Pictures by: Timothy Shire II

Let's Go For A Ride

FTLComm - Watson Lake Yukon - Wednesday, November 28, 2001

I spent the summer of 1981 learning to fly and on June 5th and 6th the following summer with my trusty number one son as copilot, we flew our Cessna 172 from Moose Jaw to Watson Lake. Like anything else, if you want to develop your skill, you need to practice and on every opportunity I would be out to the airport and off into the Mountain air.

These pictures were taken on August 19, 1982 by Tim II. My friend Glenn White lent me his daughter Shawnalea and Tim's buddy Glenn to go for a short afternoon flight.

Our objective was to leave the airport drift over the canyon South of town then head North East over the mountains to Blind Lake (right) and return. The whole flight would take forty-eight minutes.

Watson Lake was named after an early explorer of the area a Mr. Watson who married and lived out his life in a cabin just North of the lake the bore his name. His grand daughter Linda McDonald was a teacher in the Watson Lake High School.
 
 

The picture above shows the East end of Watson Lake and the airport that was established by Sheldon Luck the pioneer aviator who trail blazed the route to Alaska with the threat of Japanese invasion spurring on development of this World War II air base and others like it.

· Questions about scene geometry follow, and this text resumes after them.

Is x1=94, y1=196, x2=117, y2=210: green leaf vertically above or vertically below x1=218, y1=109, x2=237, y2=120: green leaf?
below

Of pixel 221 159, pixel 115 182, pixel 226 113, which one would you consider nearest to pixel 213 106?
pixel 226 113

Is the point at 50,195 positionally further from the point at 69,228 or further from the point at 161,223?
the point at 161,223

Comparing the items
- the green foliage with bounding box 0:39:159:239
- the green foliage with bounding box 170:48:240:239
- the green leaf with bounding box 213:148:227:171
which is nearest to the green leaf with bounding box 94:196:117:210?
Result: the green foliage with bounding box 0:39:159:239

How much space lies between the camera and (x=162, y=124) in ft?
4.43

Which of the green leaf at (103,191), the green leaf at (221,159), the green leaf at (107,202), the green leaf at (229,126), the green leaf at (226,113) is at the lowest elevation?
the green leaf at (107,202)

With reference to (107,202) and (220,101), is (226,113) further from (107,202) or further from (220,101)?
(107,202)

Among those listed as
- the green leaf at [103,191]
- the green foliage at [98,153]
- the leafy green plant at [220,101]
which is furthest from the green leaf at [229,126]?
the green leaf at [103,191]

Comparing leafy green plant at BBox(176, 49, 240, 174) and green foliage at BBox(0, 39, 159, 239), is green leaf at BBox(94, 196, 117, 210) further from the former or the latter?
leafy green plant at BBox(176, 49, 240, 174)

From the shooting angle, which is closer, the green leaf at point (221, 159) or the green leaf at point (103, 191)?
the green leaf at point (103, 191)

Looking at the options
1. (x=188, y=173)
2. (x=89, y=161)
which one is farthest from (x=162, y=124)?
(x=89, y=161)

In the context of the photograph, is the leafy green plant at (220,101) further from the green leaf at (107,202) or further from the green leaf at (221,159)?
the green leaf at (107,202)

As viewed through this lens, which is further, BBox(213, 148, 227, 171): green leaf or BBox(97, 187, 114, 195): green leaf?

Just West of the airport and Lake is the Liard valley with the powerful river being jammed into a tight canyon about two miles South of the
 
 

townsite. This picture shows the exit from the steep walled canyon which is less than a mile long. The picture above that Tim squeezed off as we wheeled through the canyon shows the rapids. This spectacular run through the canyon was always done with the little 172 at its maximum speed allowing me to handle any down drafts that we often encountered.

The Yukon is forested and can be ravaged by nasty fires these marks on the right show the devastation of an alpine fire.

In August the mountains to the North of town were already getting their winter caps and as you can see the sky to the North was low and hostile. Half an hour further North would take us over the North West Territory's border to the mining town of Cantung.